Tatro has a full arsenal of tricks and tactics he uses from the moment he picks up a big buck's track.

"I like to see what the buck is doing," he said. "Whether it's with a doe, looking for a doe, feeding or headed to its bed. If the buck is with a doe, it's usually easier to catch up with and shoot because it's distracted. With other things on its mind, like breeding that doe, it will make more mistakes, and be less cautious.

"A couple of times, I've jumped the buck, and it didn't run because I didn't spook the doe.

"The buck wasn't leaving unless the doe was leaving too. You have to get really close to a buck and spook it to get it to leave a hot doe.

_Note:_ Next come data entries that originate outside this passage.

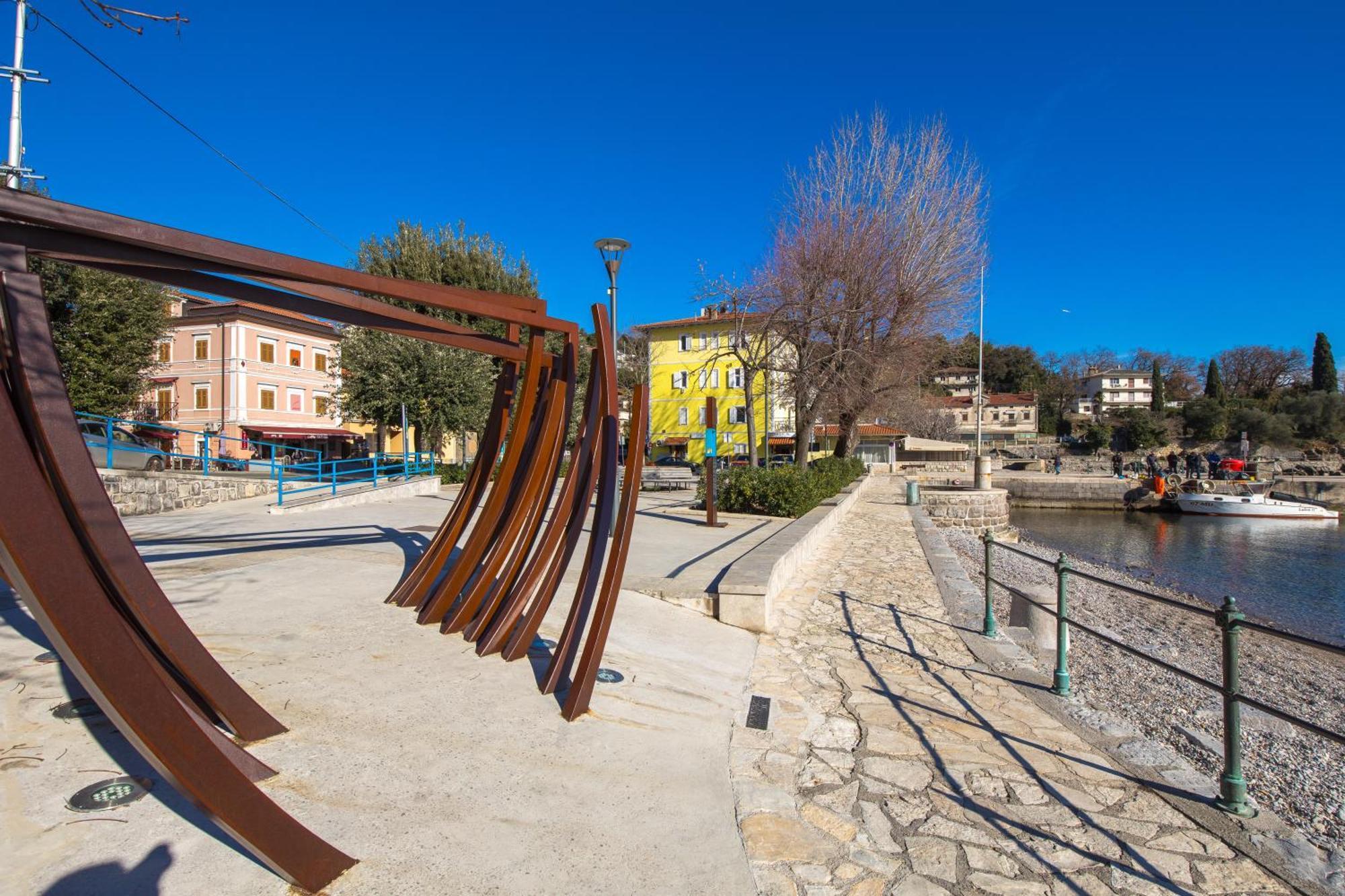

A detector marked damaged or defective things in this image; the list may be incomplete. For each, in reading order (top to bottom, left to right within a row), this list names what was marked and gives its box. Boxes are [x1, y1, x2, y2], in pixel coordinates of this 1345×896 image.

rusty steel sculpture [0, 194, 646, 893]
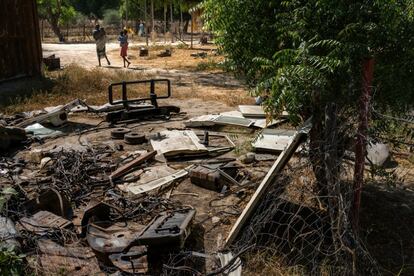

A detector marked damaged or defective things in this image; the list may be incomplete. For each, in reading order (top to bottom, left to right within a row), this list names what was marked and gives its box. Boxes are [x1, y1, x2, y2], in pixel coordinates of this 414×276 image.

broken furniture [105, 79, 180, 123]
rusted metal piece [109, 151, 156, 181]
rusted metal piece [19, 210, 73, 234]
rusted metal piece [25, 189, 72, 219]
broken furniture [124, 208, 196, 251]
rusted metal piece [124, 208, 196, 251]
rusted metal piece [37, 239, 102, 276]
rusted metal piece [109, 246, 150, 274]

"If bucks are feeding, they're probably going to bed down soon. I can tell this because they meander when they feed, instead of walking in a straight line, like when they're looking for hot does. I take my time and check out the sign before I commit to an all-out trailing job.

"If the buck is going to bed down, I don't push it. Going slowly, I can almost walk right up to it on his backtrack. They almost always spot you or smell you first.

"I like to make a loop around the buck and keep the wind in my favor," Tatro stated. "I also like to get into an area where I can see better too. Big bucks like to bed down in the edge of thick cover so they can escape through the thick stuff if they have to, or run through the open stuff if a predator comes in through the laurel.

"Most times," he continued, "I get busted, and the buck bounds off. Then I have to make a quick decision, whether to follow, wait, or make a cut on him.

"This all depends on circumstances like conditions in the woods, if the walking is noisy or not, the prevailing wind, if I have it in my favor, how close I was when I jumped the deer, and how the buck reacted. Sometimes it's just a 'gut feeling' or instinct that makes me choose what I'm going to do.

"It also depends on how well I know the area I'm hunting, if I've jumped this buck before and if he has certain habits that I'm familiar with.

"I'll make a cut on a deer if I think I know where it's going and I can get there first, and downwind. If I jumped the deer and I don't think it's too spooked, I'll chase right after it for 75 yards or so. I've killed a few bucks that ran a short ways then stopped to look back to see if I was following.

"Be ready, though: A buck surprised this way gives you about two seconds before he takes off again.

"If I get real close to a buck and jump it, then I have to wait for the buck to calm down before I start tracking it again," Tatro said. "One of the toughest bucks to kill is the one that knows he's being followed. It'll play games with you like making small fishhook loops so it can watch its backtrack.

"It's hard to get a shot at this buck that constantly keeps just out of sight. If I work a buck like this all day, I can usually get a crack at it. You can anticipate this when you notice that the buck will bound for a few hundred yards, stop and mill around a little bit and then bound again. Some of their tricks are amazing."


"I'll start following a big buck track any time during the day. It doesn't matter if it's 8 a.m. or 3:30 p.m. If it's a fresh track, I'm following it," Tatro declared.

"You never know, this buck could be just over the next knob. What do I have to lose? I can take a stand and hope for a big buck to walk by, or I can follow this track where I know there is a big buck at the end. I'm always confident that whenever I start out on a track, I will catch up with a big buck."

How many deer hunters can say that their name is in the record book for shooting the biggest buck in the state -- even once? Not many!

How many deer hunters can say that their names are in the record book for shooting two state-record bucks?

No one but Bill Tatro. Try using his tactics this season, and see if you'll be the one to bump him out of first place!